For one, the very low rates in the US are depressing confidence in the dollar. That means we start importing inflation. For another, rising commodity prices worldwide — partly the result of the Fed's policy, partly due to rising demand in India and China — means increasing prices of consumer goods at home.
Five-dollar-a-gallon gas is not good for President Obama. Nor is the practice of food processing companies shrinking the size of standard packages to disguise price increases. And in the one part of the economy that might benefit from a little inflation, low interest rates have not worked to levitate depressed housing values.

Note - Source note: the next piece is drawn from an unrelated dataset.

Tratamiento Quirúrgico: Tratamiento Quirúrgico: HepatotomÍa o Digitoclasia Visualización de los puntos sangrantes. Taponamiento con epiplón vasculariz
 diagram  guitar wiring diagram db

The time-tested remedy, when cheap money ceases working, is expansive fiscal policy — government deficits and public investment. Now there's an idea.
Oops. Forget it.
There is, of course, huge pressure from the nation's opinion elites to cut the deficit, long before the economy is out of the woods. It comes from four potent sources.
Wall Street deficit hawks have been banging these drums for three decades, even during the late 1990s when the budget was in surplus.
The elite media buys this story, hook, line, and sinker. Big deficits are seen as proof of partisan gridlock and government irresponsibility. The six bipartisan horsemen of budget apocalypse, Senators Warner, Chambliss et. al. are widely depicted as fiscal heroes. The pundits seem to forget where these deficits came from.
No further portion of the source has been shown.